(WHAT TO DO): From the listing below, copy out every line where the word "Black" appears.
[Opening PROVIDED RECORDS section]
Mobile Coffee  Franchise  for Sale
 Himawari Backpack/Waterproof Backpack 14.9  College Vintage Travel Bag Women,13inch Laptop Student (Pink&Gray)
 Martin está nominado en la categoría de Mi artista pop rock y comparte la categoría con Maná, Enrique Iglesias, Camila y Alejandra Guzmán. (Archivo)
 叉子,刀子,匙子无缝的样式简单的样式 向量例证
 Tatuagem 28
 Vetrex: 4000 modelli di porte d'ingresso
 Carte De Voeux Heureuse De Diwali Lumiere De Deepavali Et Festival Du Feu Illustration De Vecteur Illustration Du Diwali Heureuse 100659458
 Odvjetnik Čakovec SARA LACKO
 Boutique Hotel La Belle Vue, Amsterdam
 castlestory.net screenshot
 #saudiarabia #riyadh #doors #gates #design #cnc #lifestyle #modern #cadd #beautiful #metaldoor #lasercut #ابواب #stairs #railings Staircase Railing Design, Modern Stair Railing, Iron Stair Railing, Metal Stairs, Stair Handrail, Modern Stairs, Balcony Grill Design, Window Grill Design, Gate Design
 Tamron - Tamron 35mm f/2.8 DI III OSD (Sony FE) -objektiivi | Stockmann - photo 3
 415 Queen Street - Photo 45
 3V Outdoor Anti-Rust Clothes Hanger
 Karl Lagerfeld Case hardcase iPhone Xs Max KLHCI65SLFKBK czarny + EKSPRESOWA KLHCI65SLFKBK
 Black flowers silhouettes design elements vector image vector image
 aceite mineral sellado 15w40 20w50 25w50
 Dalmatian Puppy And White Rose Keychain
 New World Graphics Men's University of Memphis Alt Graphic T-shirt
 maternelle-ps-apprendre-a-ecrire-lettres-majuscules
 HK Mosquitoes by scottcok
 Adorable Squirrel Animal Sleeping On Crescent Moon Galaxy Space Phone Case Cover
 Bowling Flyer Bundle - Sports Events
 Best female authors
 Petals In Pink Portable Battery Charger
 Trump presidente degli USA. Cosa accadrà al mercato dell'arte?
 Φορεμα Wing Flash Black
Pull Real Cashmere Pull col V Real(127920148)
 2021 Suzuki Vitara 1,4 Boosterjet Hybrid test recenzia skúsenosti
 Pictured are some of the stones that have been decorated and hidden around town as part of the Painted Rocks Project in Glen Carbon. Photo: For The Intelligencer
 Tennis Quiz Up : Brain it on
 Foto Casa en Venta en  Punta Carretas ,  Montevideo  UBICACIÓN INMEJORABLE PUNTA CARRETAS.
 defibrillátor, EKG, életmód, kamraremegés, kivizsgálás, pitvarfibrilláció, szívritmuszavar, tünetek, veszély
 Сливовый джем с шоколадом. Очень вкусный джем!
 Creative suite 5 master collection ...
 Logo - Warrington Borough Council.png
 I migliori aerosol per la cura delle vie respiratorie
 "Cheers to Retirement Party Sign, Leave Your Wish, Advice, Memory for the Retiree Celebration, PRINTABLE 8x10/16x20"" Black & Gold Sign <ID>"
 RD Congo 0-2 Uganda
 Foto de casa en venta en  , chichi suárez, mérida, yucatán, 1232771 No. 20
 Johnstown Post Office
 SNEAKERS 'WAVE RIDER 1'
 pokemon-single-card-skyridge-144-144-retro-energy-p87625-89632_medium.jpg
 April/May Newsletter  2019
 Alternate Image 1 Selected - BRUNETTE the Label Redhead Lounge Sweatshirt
[Closing PROVIDED RECORDS section]
(SOLUTION):
 Black flowers silhouettes design elements vector image vector image
 Φορεμα Wing Flash Black
 "Cheers to Retirement Party Sign, Leave Your Wish, Advice, Memory for the Retiree Celebration, PRINTABLE 8x10/16x20"" Black & Gold Sign <ID>"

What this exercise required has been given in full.